Hacker News new | ask | show | jobs
by maccard 1177 days ago
> I think this is a easy mistake to do even with very good intentions, and I can see myself doing it.

Hard disagree. You missed one very important part in your writeup - at no point did they communicate that they were imposing this limit, and that this limit appearead, undocumented, overnight.

I was someone who was directly impacted by this change. We're a 40 person company who used (past tense) GDrive as a shared network drive, including for storing builds of our app. We pay $18/person, and as part of that, google workspace advertises 5TB per user pooled[0], and nowhere in the google docs does it mention that this limit will exist [1]. If I was aware of a limit, we would have cleaned up our old files, but instead we started getting spurious 403's - as far as we could tell we were well within our usage limits. It was only when https://issuetracker.google.com/issues/268606830?pli=1 this post hit HN, I realised what was wrong.

[0] https://workspace.google.com/intl/en_us/pricing.html

[1] https://support.google.com/a/users/search?q=Drive%20limits

2 comments

> at no point did they communicate that they were imposing this limit, and that this limit appearead, undocumented, overnight.

Not to defend google but I've seen plenty of engineers make such mistakes, and you probably have as well; it's just that it didn't then result in bad press.

When you are an engineer working on a living product, and you identify some performance-related issue, changes you make to the product can easily be classified as bugfixes. For example, you identified an end point that should have a rate limit and didn't; you fixed it, it was a potential security issue, it didn't need communication to end users... as far as you knew, even if you misjudged.

Strong XKCD1172 vibes here. https://xkcd.com/1172/

> When you are an engineer working on a living product, and you identify some performance-related issue, changes you make to the product can easily be classified as bugfixes. For example, you identified an end point that should have a rate limit and didn't; you fixed it, it was a potential security issue, it didn't need communication to end users... as far as you knew, even if you misjudged.

Sure, and the vast majority of companies publicise changes that affect customers. Infact, google do it quite regularly. If you roll out a customer impacting change, even if it's a small number, you communicate it. Docker's recent (mis) communication is a good example of what's required. If you can't take the heat, get out of the kitchen.

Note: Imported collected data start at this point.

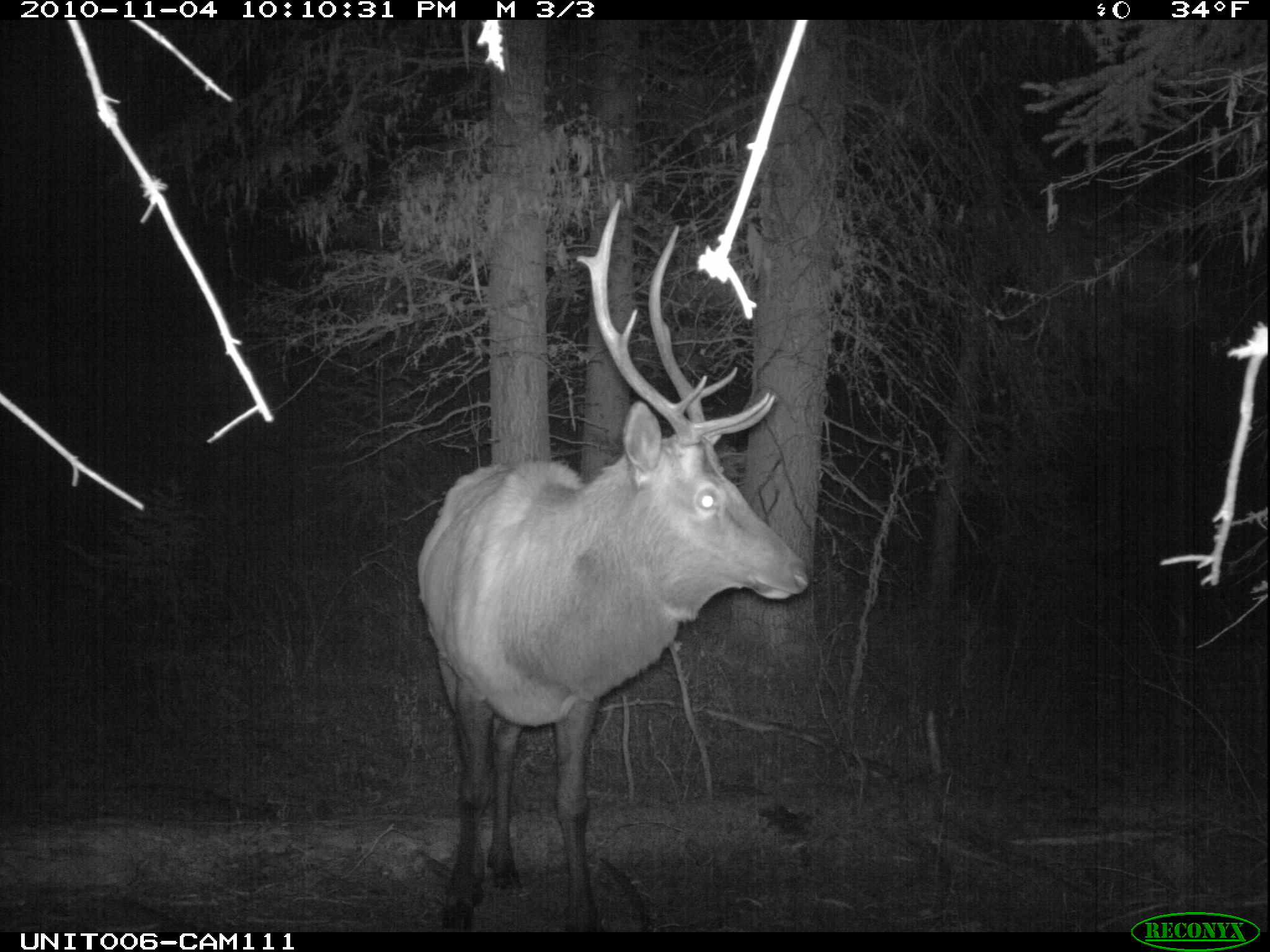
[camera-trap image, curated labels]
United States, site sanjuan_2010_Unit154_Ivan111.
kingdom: Animalia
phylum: Chordata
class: Mammalia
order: Artiodactyla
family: Cervidae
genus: Cervus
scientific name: Cervus elaphus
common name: red deer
Cervus elaphus (red deer).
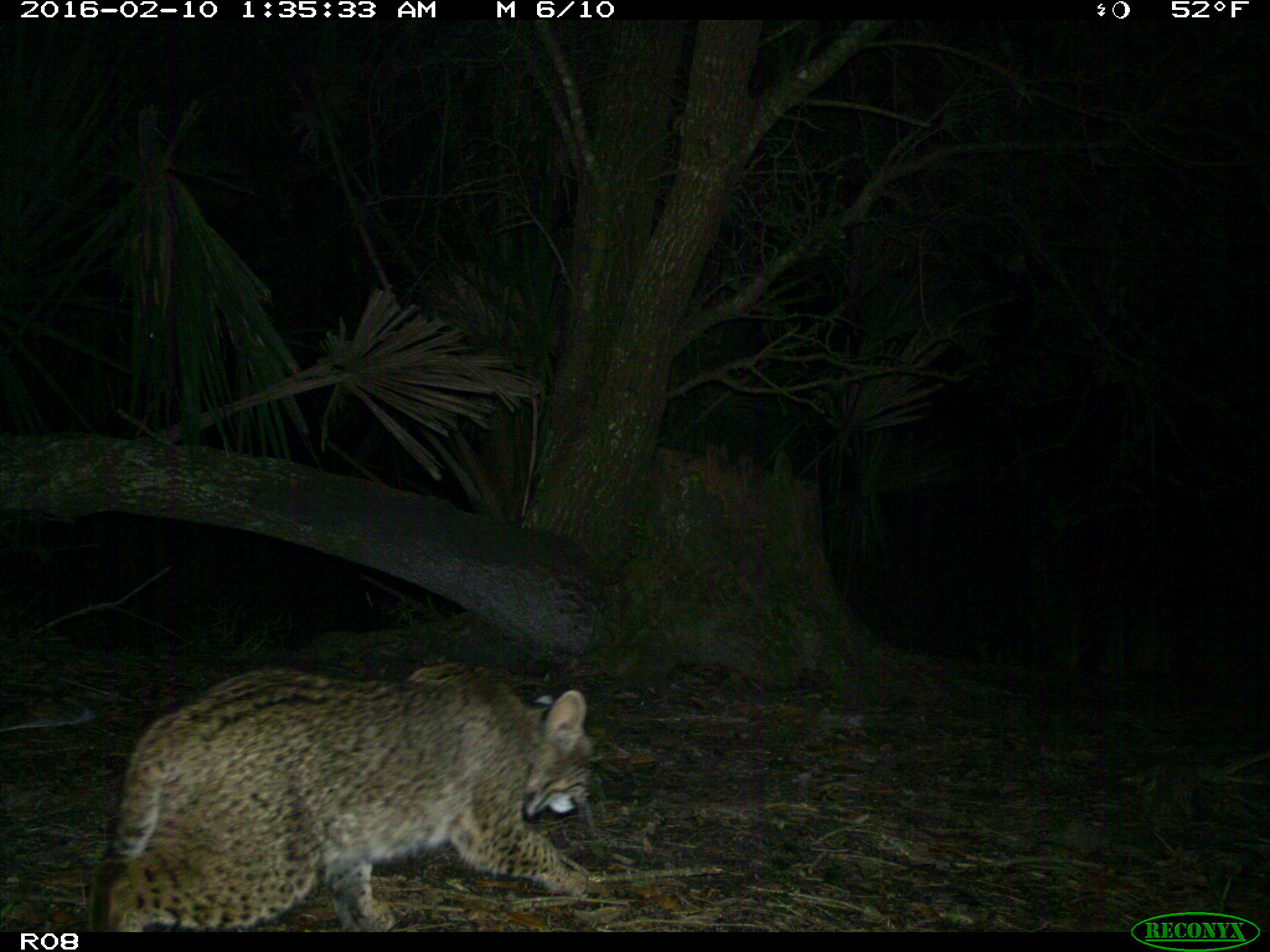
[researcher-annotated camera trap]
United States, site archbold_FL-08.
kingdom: Animalia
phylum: Chordata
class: Mammalia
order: Carnivora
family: Felidae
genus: Lynx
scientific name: Lynx rufus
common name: bobcat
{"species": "Lynx rufus (bobcat)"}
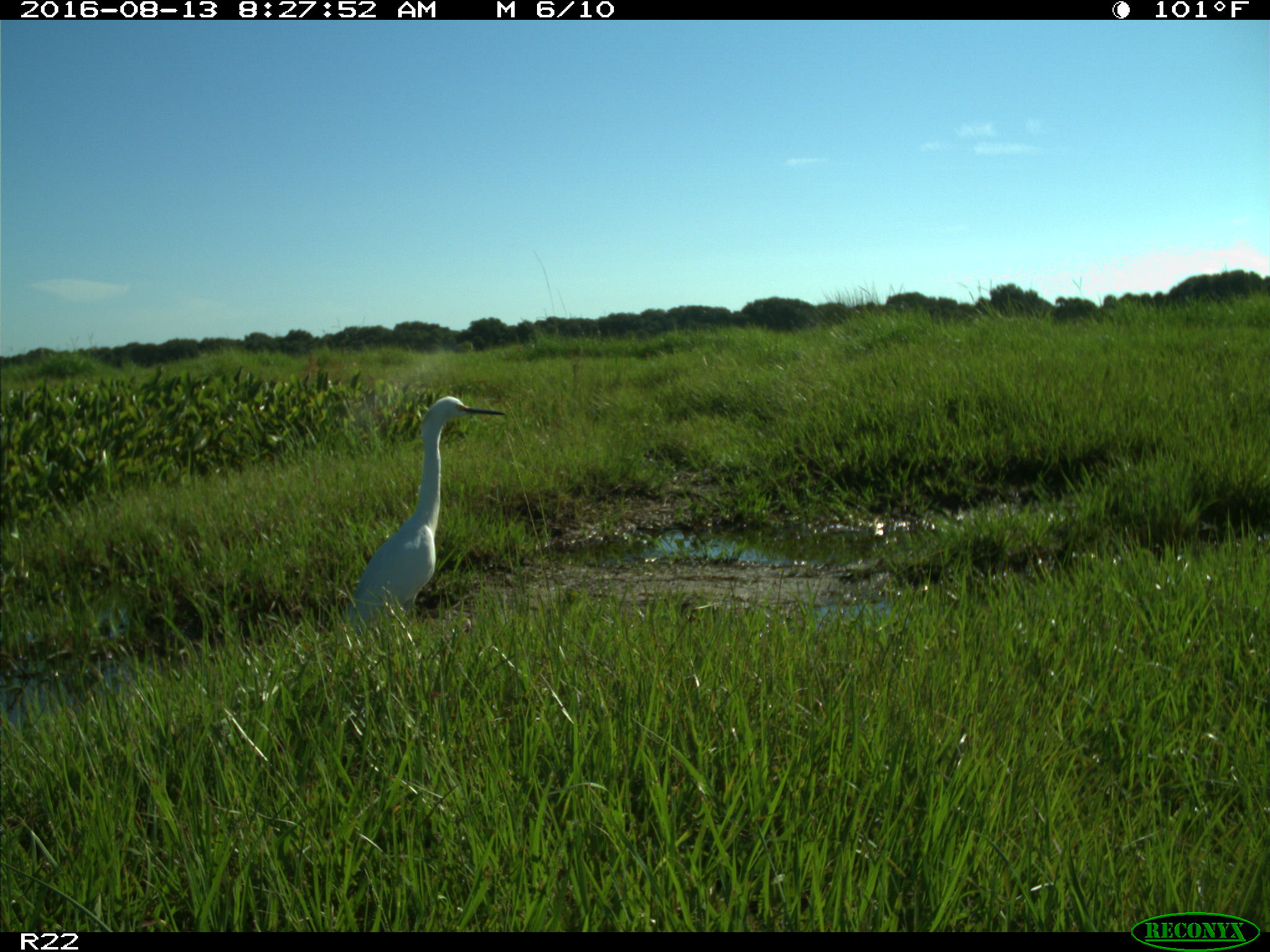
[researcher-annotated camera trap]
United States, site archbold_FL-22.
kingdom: Animalia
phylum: Chordata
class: Aves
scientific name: Aves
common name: birds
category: unidentified bird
Unidentified bird (birds) (Aves).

I've still yet to see google acknowledge that they've done or rolled this back. Even this HN topic is about a tweet that says:

> We recently rolled out a system update to Drive item limits to preserve stability and optimize performance. While this impacted only a small number of people, we are rolling back this change as we explore alternate approaches to ensure a great experience for all.

i.e. not that they imposed an undocumented limit.

> was a potential security issue, it didn't need communication to end users...

If there's a security issue in a customer facing part of a product, and you change that part to introduce a limit, you communicate that you've done that. Coming in one day to find out that the rate limits have changed and you've not been notified about it is a sure fire way to piss off a whole bunch of people.

> For example, you identified an end point that should have a rate limit and didn't; you fixed it, it was a potential security issue

That sounds careless. Any such change would need to have a impact analysis (which should be part of the team/org/company's SDLC). In this case, communication should be sent out to the clients of that endpoint, with a reasonable deadline, before enforcing any rate-limit.

You see this if you troll through kernel logs or any enterprise piece of software; pages and pages of warnings like this:

BOBFLANGLE IS DEPRECATED AND MAY BE REMOVED, PLEASE REDUCE THE BOBFLANGLE USAGE BELOW 1.5 MILLIBOBS

Then if it actually becomes an issue, you can pull logs from thousands/millions of systems, and determine the extent of actually removing the BOBFLANGLE and begin mitigation.

To add to the point: 5M files on 5TB storage would average 1MB per file

So just storing 5TB of average web sized images would hit the limit, let alone smaller documents.